### [Énoncé 1]
Reformulez sous forme de liste numérotée les lignes des enregistrements, à partir de celle qui contient « Spatially speaking, does » et jusqu'à la fin des enregistrements, en omettant les lignes vides et les images.

──────── Texte source ────────

Une loge aménagée, un ours blanc, un fauteuil. Comme chez le psy, vous vous installez et c’est vous qui faites le travail. Drôle d’expérience de spectacle vivant. Je suisse (or not) existe-t-il vraiment ?
Un ours vous regarde et vous écoute parler, comme chez le psy. Photo Marika Brusorio
Par Bernard Cassat
Ils sont tout de même étonnants, ces artistes suisses. Même plus qu’étonnants, très curieux. L’autre soir, pour « Bande originale », on avait trois acteurs muets déguisés en marionnettes qui ne bougeaient pas, ne parlaient pas mais projetaient leurs pensées en sous-titre sur le décor. Là, dans « Je suisse (or not) », Camilla Parini, du collectif Treppenwitz, vous accueille dans une loge déguisée en ours polaire. Sous son épais costume elle ne parle pas, bien sûr, mais vous met dans les mains un volume de photos/petits textes que vous feuilletez pendant qu’elle opine vaguement du museau. Elle répond par oui ou non à vos questions d’un hochement de tête, mais pas plus. Tout est raconté par les mots écrits et les images, et les quelques moments de télé qu’elle lance de ses grosses griffes maladroites.

──────── Enregistrements fournis ────────

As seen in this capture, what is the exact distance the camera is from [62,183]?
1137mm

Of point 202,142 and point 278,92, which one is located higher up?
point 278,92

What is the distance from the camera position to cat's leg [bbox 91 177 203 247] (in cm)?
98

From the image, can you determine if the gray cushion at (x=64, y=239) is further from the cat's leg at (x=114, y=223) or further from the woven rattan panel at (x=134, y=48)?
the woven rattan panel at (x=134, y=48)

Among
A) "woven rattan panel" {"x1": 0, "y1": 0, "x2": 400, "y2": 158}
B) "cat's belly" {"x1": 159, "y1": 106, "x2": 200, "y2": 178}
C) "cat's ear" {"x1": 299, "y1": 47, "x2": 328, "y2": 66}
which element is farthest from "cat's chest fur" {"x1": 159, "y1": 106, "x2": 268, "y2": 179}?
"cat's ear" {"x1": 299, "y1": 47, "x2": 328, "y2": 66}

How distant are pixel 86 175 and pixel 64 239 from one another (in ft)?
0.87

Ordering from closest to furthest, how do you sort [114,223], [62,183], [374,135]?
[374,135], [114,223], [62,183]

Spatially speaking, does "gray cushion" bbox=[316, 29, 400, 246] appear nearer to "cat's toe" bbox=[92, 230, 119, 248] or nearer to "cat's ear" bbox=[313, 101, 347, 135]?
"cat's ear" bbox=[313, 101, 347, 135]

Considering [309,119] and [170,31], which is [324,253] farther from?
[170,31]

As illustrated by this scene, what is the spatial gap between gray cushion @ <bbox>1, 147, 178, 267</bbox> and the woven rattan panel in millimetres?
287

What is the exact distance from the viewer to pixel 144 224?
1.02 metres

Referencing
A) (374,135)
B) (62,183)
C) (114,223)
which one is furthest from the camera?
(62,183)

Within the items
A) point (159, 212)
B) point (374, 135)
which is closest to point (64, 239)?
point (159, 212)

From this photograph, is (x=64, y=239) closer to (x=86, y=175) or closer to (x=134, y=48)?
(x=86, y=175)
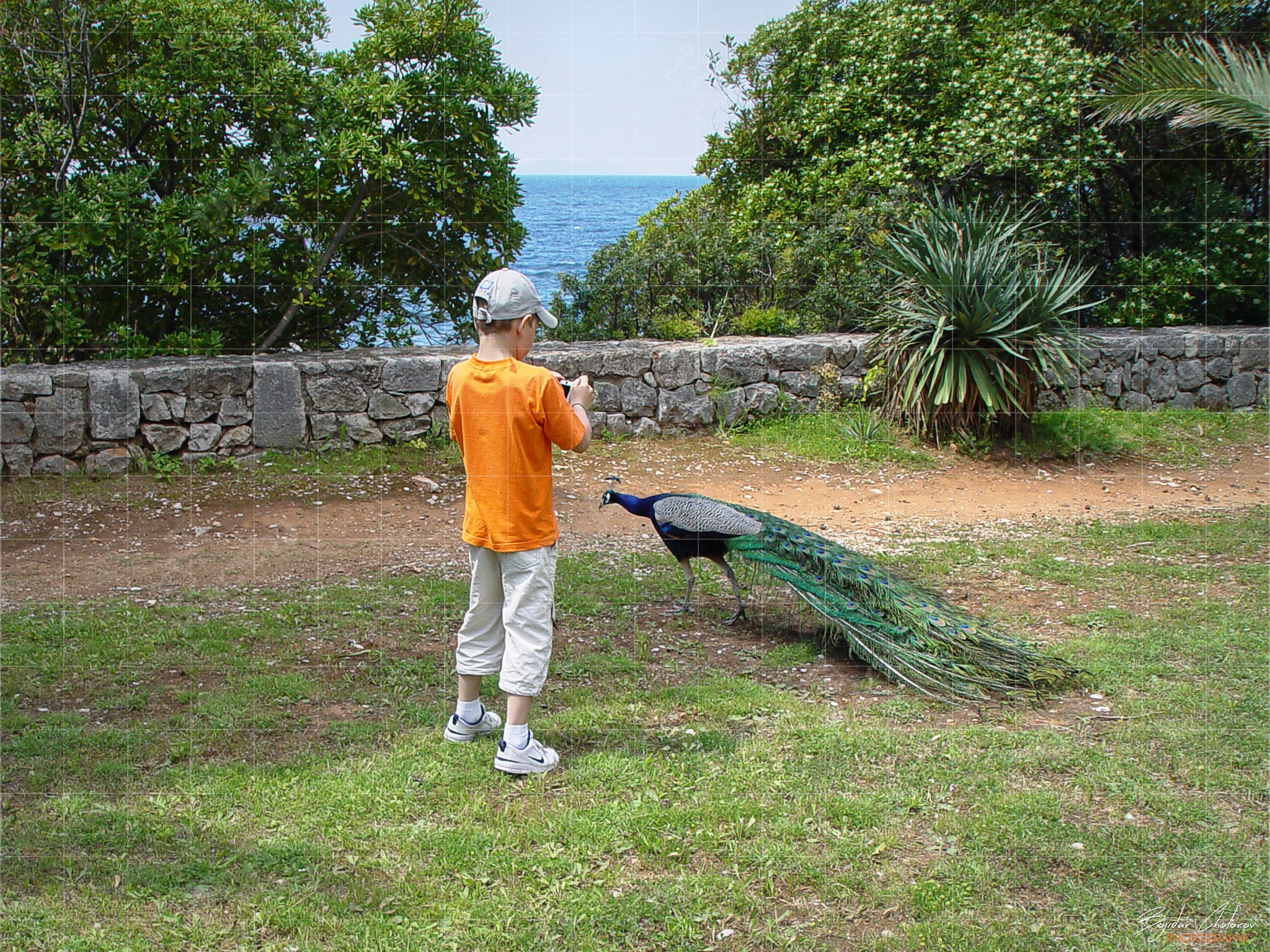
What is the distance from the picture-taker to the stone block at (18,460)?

────────

### [Énoncé 2]
Réécrivez le passage du texte source commençant à « Une loge aménagée, un » et finissant à « existe-t-il vraiment ? », en remplaçant « fauteuil » par « canapé ».

### [Réponse attendue 1]
1. Spatially speaking, does "gray cushion" bbox=[316, 29, 400, 246] appear nearer to "cat's toe" bbox=[92, 230, 119, 248] or nearer to "cat's ear" bbox=[313, 101, 347, 135]?
2. "cat's ear" bbox=[313, 101, 347, 135]
3. Considering [309,119] and [170,31], which is [324,253] farther from?
4. [170,31]
5. As illustrated by this scene, what is the spatial gap between gray cushion @ <bbox>1, 147, 178, 267</bbox> and the woven rattan panel in millimetres?
6. 287
7. What is the exact distance from the viewer to pixel 144 224?
8. 1.02 metres
9. Referencing
10. A) (374,135)
11. B) (62,183)
12. C) (114,223)
13. which one is furthest from the camera?
14. (62,183)
15. Within the items
16. A) point (159, 212)
17. B) point (374, 135)
18. which is closest to point (64, 239)?
19. point (159, 212)
20. From this photograph, is (x=64, y=239) closer to (x=86, y=175) or closer to (x=134, y=48)?
21. (x=86, y=175)
22. What is the distance from the picture-taker to the stone block at (18,460)?

### [Réponse attendue 2]
Une loge aménagée, un ours blanc, un canapé. Comme chez le psy, vous vous installez et c’est vous qui faites le travail. Drôle d’expérience de spectacle vivant. Je suisse (or not) existe-t-il vraiment ?